Ethereum's L1 Scaling Roadmap Moves From Strawmap to Execution Calendar The Glamsterdam upgrade (H2 2026) and Fusaka (December 2025) roadmap shift Ethereum from abstract protocol vision to dated milestones. PeerDAS, ePBS, and BALs are no longer 'long-term research' — they're scheduled infrastructure changes. This matters for L2 roadmaps, which depend on knowing when L1 bottlenecks will ease.

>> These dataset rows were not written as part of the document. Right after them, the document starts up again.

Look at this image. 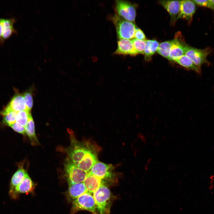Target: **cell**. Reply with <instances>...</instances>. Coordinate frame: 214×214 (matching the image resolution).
Wrapping results in <instances>:
<instances>
[{
	"instance_id": "6da1fadb",
	"label": "cell",
	"mask_w": 214,
	"mask_h": 214,
	"mask_svg": "<svg viewBox=\"0 0 214 214\" xmlns=\"http://www.w3.org/2000/svg\"><path fill=\"white\" fill-rule=\"evenodd\" d=\"M112 21L115 26L117 37L119 40H130L134 38L136 27L133 22L125 20L116 13L112 16Z\"/></svg>"
},
{
	"instance_id": "7a4b0ae2",
	"label": "cell",
	"mask_w": 214,
	"mask_h": 214,
	"mask_svg": "<svg viewBox=\"0 0 214 214\" xmlns=\"http://www.w3.org/2000/svg\"><path fill=\"white\" fill-rule=\"evenodd\" d=\"M98 214H109L110 212V191L103 182L93 193Z\"/></svg>"
},
{
	"instance_id": "3957f363",
	"label": "cell",
	"mask_w": 214,
	"mask_h": 214,
	"mask_svg": "<svg viewBox=\"0 0 214 214\" xmlns=\"http://www.w3.org/2000/svg\"><path fill=\"white\" fill-rule=\"evenodd\" d=\"M86 192L73 201L71 214H74L80 210H86L93 214H98L93 195Z\"/></svg>"
},
{
	"instance_id": "277c9868",
	"label": "cell",
	"mask_w": 214,
	"mask_h": 214,
	"mask_svg": "<svg viewBox=\"0 0 214 214\" xmlns=\"http://www.w3.org/2000/svg\"><path fill=\"white\" fill-rule=\"evenodd\" d=\"M90 143L81 142L72 138L67 153L69 159L77 166L82 160L87 150Z\"/></svg>"
},
{
	"instance_id": "5b68a950",
	"label": "cell",
	"mask_w": 214,
	"mask_h": 214,
	"mask_svg": "<svg viewBox=\"0 0 214 214\" xmlns=\"http://www.w3.org/2000/svg\"><path fill=\"white\" fill-rule=\"evenodd\" d=\"M64 170L68 183L83 182L87 172L78 168L70 159H67L64 164Z\"/></svg>"
},
{
	"instance_id": "8992f818",
	"label": "cell",
	"mask_w": 214,
	"mask_h": 214,
	"mask_svg": "<svg viewBox=\"0 0 214 214\" xmlns=\"http://www.w3.org/2000/svg\"><path fill=\"white\" fill-rule=\"evenodd\" d=\"M115 10L119 16L129 21L135 22L136 15V5L128 1H115Z\"/></svg>"
},
{
	"instance_id": "52a82bcc",
	"label": "cell",
	"mask_w": 214,
	"mask_h": 214,
	"mask_svg": "<svg viewBox=\"0 0 214 214\" xmlns=\"http://www.w3.org/2000/svg\"><path fill=\"white\" fill-rule=\"evenodd\" d=\"M211 52L209 48L200 49L187 45L185 55L190 59L194 64L201 70V66L204 64H209L207 57Z\"/></svg>"
},
{
	"instance_id": "ba28073f",
	"label": "cell",
	"mask_w": 214,
	"mask_h": 214,
	"mask_svg": "<svg viewBox=\"0 0 214 214\" xmlns=\"http://www.w3.org/2000/svg\"><path fill=\"white\" fill-rule=\"evenodd\" d=\"M188 45L181 32H178L172 40V45L168 60L174 61L185 55Z\"/></svg>"
},
{
	"instance_id": "9c48e42d",
	"label": "cell",
	"mask_w": 214,
	"mask_h": 214,
	"mask_svg": "<svg viewBox=\"0 0 214 214\" xmlns=\"http://www.w3.org/2000/svg\"><path fill=\"white\" fill-rule=\"evenodd\" d=\"M95 147L90 143L85 155L77 166L86 172L89 171L93 165L98 161L97 151Z\"/></svg>"
},
{
	"instance_id": "30bf717a",
	"label": "cell",
	"mask_w": 214,
	"mask_h": 214,
	"mask_svg": "<svg viewBox=\"0 0 214 214\" xmlns=\"http://www.w3.org/2000/svg\"><path fill=\"white\" fill-rule=\"evenodd\" d=\"M113 167L112 164H107L97 161L92 167L89 171L93 175L103 180L111 178L113 175Z\"/></svg>"
},
{
	"instance_id": "8fae6325",
	"label": "cell",
	"mask_w": 214,
	"mask_h": 214,
	"mask_svg": "<svg viewBox=\"0 0 214 214\" xmlns=\"http://www.w3.org/2000/svg\"><path fill=\"white\" fill-rule=\"evenodd\" d=\"M195 4L192 0L180 1V11L177 20L183 18L191 21L196 10Z\"/></svg>"
},
{
	"instance_id": "7c38bea8",
	"label": "cell",
	"mask_w": 214,
	"mask_h": 214,
	"mask_svg": "<svg viewBox=\"0 0 214 214\" xmlns=\"http://www.w3.org/2000/svg\"><path fill=\"white\" fill-rule=\"evenodd\" d=\"M159 3L170 14L171 23L174 25L179 13L180 1L162 0L159 1Z\"/></svg>"
},
{
	"instance_id": "4fadbf2b",
	"label": "cell",
	"mask_w": 214,
	"mask_h": 214,
	"mask_svg": "<svg viewBox=\"0 0 214 214\" xmlns=\"http://www.w3.org/2000/svg\"><path fill=\"white\" fill-rule=\"evenodd\" d=\"M114 54L134 56L138 54L132 40L121 39L117 41V47Z\"/></svg>"
},
{
	"instance_id": "5bb4252c",
	"label": "cell",
	"mask_w": 214,
	"mask_h": 214,
	"mask_svg": "<svg viewBox=\"0 0 214 214\" xmlns=\"http://www.w3.org/2000/svg\"><path fill=\"white\" fill-rule=\"evenodd\" d=\"M16 21L14 18H0V23L1 27V36L4 42L9 38L13 34L17 33V30L14 27Z\"/></svg>"
},
{
	"instance_id": "9a60e30c",
	"label": "cell",
	"mask_w": 214,
	"mask_h": 214,
	"mask_svg": "<svg viewBox=\"0 0 214 214\" xmlns=\"http://www.w3.org/2000/svg\"><path fill=\"white\" fill-rule=\"evenodd\" d=\"M34 187V184L28 174L21 183L15 188L12 199L16 198L19 193H27L31 192Z\"/></svg>"
},
{
	"instance_id": "2e32d148",
	"label": "cell",
	"mask_w": 214,
	"mask_h": 214,
	"mask_svg": "<svg viewBox=\"0 0 214 214\" xmlns=\"http://www.w3.org/2000/svg\"><path fill=\"white\" fill-rule=\"evenodd\" d=\"M67 197L69 201L72 202L83 194L87 192L83 182L69 183Z\"/></svg>"
},
{
	"instance_id": "e0dca14e",
	"label": "cell",
	"mask_w": 214,
	"mask_h": 214,
	"mask_svg": "<svg viewBox=\"0 0 214 214\" xmlns=\"http://www.w3.org/2000/svg\"><path fill=\"white\" fill-rule=\"evenodd\" d=\"M5 108L17 112L27 110L23 95L18 94L15 95Z\"/></svg>"
},
{
	"instance_id": "ac0fdd59",
	"label": "cell",
	"mask_w": 214,
	"mask_h": 214,
	"mask_svg": "<svg viewBox=\"0 0 214 214\" xmlns=\"http://www.w3.org/2000/svg\"><path fill=\"white\" fill-rule=\"evenodd\" d=\"M83 182L87 192L93 194L103 182L101 180L93 175L89 171L87 172Z\"/></svg>"
},
{
	"instance_id": "d6986e66",
	"label": "cell",
	"mask_w": 214,
	"mask_h": 214,
	"mask_svg": "<svg viewBox=\"0 0 214 214\" xmlns=\"http://www.w3.org/2000/svg\"><path fill=\"white\" fill-rule=\"evenodd\" d=\"M28 174L27 171L22 168H19L14 174L11 179L9 194L11 197L15 188L21 183Z\"/></svg>"
},
{
	"instance_id": "ffe728a7",
	"label": "cell",
	"mask_w": 214,
	"mask_h": 214,
	"mask_svg": "<svg viewBox=\"0 0 214 214\" xmlns=\"http://www.w3.org/2000/svg\"><path fill=\"white\" fill-rule=\"evenodd\" d=\"M146 45L144 51L145 59L150 61L152 56L157 51L159 43L155 40H147L145 41Z\"/></svg>"
},
{
	"instance_id": "44dd1931",
	"label": "cell",
	"mask_w": 214,
	"mask_h": 214,
	"mask_svg": "<svg viewBox=\"0 0 214 214\" xmlns=\"http://www.w3.org/2000/svg\"><path fill=\"white\" fill-rule=\"evenodd\" d=\"M25 128L26 134L29 137L32 144L33 145L38 144L39 142L35 134L34 123L31 114L29 118Z\"/></svg>"
},
{
	"instance_id": "7402d4cb",
	"label": "cell",
	"mask_w": 214,
	"mask_h": 214,
	"mask_svg": "<svg viewBox=\"0 0 214 214\" xmlns=\"http://www.w3.org/2000/svg\"><path fill=\"white\" fill-rule=\"evenodd\" d=\"M174 62L186 69L193 70L198 73L201 72V70L185 55L176 59Z\"/></svg>"
},
{
	"instance_id": "603a6c76",
	"label": "cell",
	"mask_w": 214,
	"mask_h": 214,
	"mask_svg": "<svg viewBox=\"0 0 214 214\" xmlns=\"http://www.w3.org/2000/svg\"><path fill=\"white\" fill-rule=\"evenodd\" d=\"M172 45V40L163 42L159 44L158 53L163 57L169 59Z\"/></svg>"
},
{
	"instance_id": "cb8c5ba5",
	"label": "cell",
	"mask_w": 214,
	"mask_h": 214,
	"mask_svg": "<svg viewBox=\"0 0 214 214\" xmlns=\"http://www.w3.org/2000/svg\"><path fill=\"white\" fill-rule=\"evenodd\" d=\"M17 112L13 111H2L1 114L3 116V122L10 126L16 122V118Z\"/></svg>"
},
{
	"instance_id": "d4e9b609",
	"label": "cell",
	"mask_w": 214,
	"mask_h": 214,
	"mask_svg": "<svg viewBox=\"0 0 214 214\" xmlns=\"http://www.w3.org/2000/svg\"><path fill=\"white\" fill-rule=\"evenodd\" d=\"M31 115L30 111L28 110L19 111L16 115V122L25 128Z\"/></svg>"
},
{
	"instance_id": "484cf974",
	"label": "cell",
	"mask_w": 214,
	"mask_h": 214,
	"mask_svg": "<svg viewBox=\"0 0 214 214\" xmlns=\"http://www.w3.org/2000/svg\"><path fill=\"white\" fill-rule=\"evenodd\" d=\"M134 47L138 54H144L146 42L145 41L139 40L136 39L132 40Z\"/></svg>"
},
{
	"instance_id": "4316f807",
	"label": "cell",
	"mask_w": 214,
	"mask_h": 214,
	"mask_svg": "<svg viewBox=\"0 0 214 214\" xmlns=\"http://www.w3.org/2000/svg\"><path fill=\"white\" fill-rule=\"evenodd\" d=\"M28 110L31 111L33 105L32 92L30 90L26 91L23 94Z\"/></svg>"
},
{
	"instance_id": "83f0119b",
	"label": "cell",
	"mask_w": 214,
	"mask_h": 214,
	"mask_svg": "<svg viewBox=\"0 0 214 214\" xmlns=\"http://www.w3.org/2000/svg\"><path fill=\"white\" fill-rule=\"evenodd\" d=\"M192 1L195 4L199 6L208 7L214 10V5L211 0Z\"/></svg>"
},
{
	"instance_id": "f1b7e54d",
	"label": "cell",
	"mask_w": 214,
	"mask_h": 214,
	"mask_svg": "<svg viewBox=\"0 0 214 214\" xmlns=\"http://www.w3.org/2000/svg\"><path fill=\"white\" fill-rule=\"evenodd\" d=\"M11 127L15 131L23 135L26 134L25 128L15 122L10 125Z\"/></svg>"
},
{
	"instance_id": "f546056e",
	"label": "cell",
	"mask_w": 214,
	"mask_h": 214,
	"mask_svg": "<svg viewBox=\"0 0 214 214\" xmlns=\"http://www.w3.org/2000/svg\"><path fill=\"white\" fill-rule=\"evenodd\" d=\"M134 38L139 40H146L145 35L143 31L137 27L136 28L135 32Z\"/></svg>"
},
{
	"instance_id": "4dcf8cb0",
	"label": "cell",
	"mask_w": 214,
	"mask_h": 214,
	"mask_svg": "<svg viewBox=\"0 0 214 214\" xmlns=\"http://www.w3.org/2000/svg\"><path fill=\"white\" fill-rule=\"evenodd\" d=\"M1 25L0 23V45H2L4 43V42L2 40V36H1Z\"/></svg>"
},
{
	"instance_id": "1f68e13d",
	"label": "cell",
	"mask_w": 214,
	"mask_h": 214,
	"mask_svg": "<svg viewBox=\"0 0 214 214\" xmlns=\"http://www.w3.org/2000/svg\"><path fill=\"white\" fill-rule=\"evenodd\" d=\"M211 1L213 2L214 5V0H211Z\"/></svg>"
}]
</instances>
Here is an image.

DAO Governance Continues to Fail on Accountability, Not Voting Decentraland's VP threshold reduction and the Token of Power 51% governance hack both expose the same gap: voter participation mechanics are broken because DAOs lack real economic incentives for oversight. Lowering approval barriers without fixing safeguards is governance theater. This drives renewed focus on compensated delegation and multi-sig guardrails as interim safety layers.

State-Level Crypto Policy Divergence Deepens on ATMs and Stablecoins Delaware and New Jersey advance total bans while North Carolina caps fees at 14%. Minnesota pairs custody authorization with ATM bans. New York and Florida are standardizing state-level stablecoin rules. The federal CLARITY Act is still the endgame, but state regulatory fragmentation is creating immediate arbitrage pressures for exchanges and payment processors.

What to Expect

2026-06-16 Solana Foundation's Frontier Traders program opens institutional rebate tier for $500M+ DEX volume. First cohort access to SpaceX tokenized equity.
2026-06-25 CLARITY Act Section 604 developer safe harbor final binding vote expected in Senate; Galaxy Digital estimates 60% passage odds.
2026-07-01 California DFAL stablecoin licensing framework takes effect; first authorized issuers expected to launch products.
2026-12-01 Ethereum Fusaka upgrade scheduled; formalizes PeerDAS (EIP-7594) and data availability layer improvements for rollup efficiency.
2026-H2-2026 Ethereum Glamsterdam hard fork targets L1 scaling via Enshrined Proposer-Builder Separation (ePBS) and block-level access lists.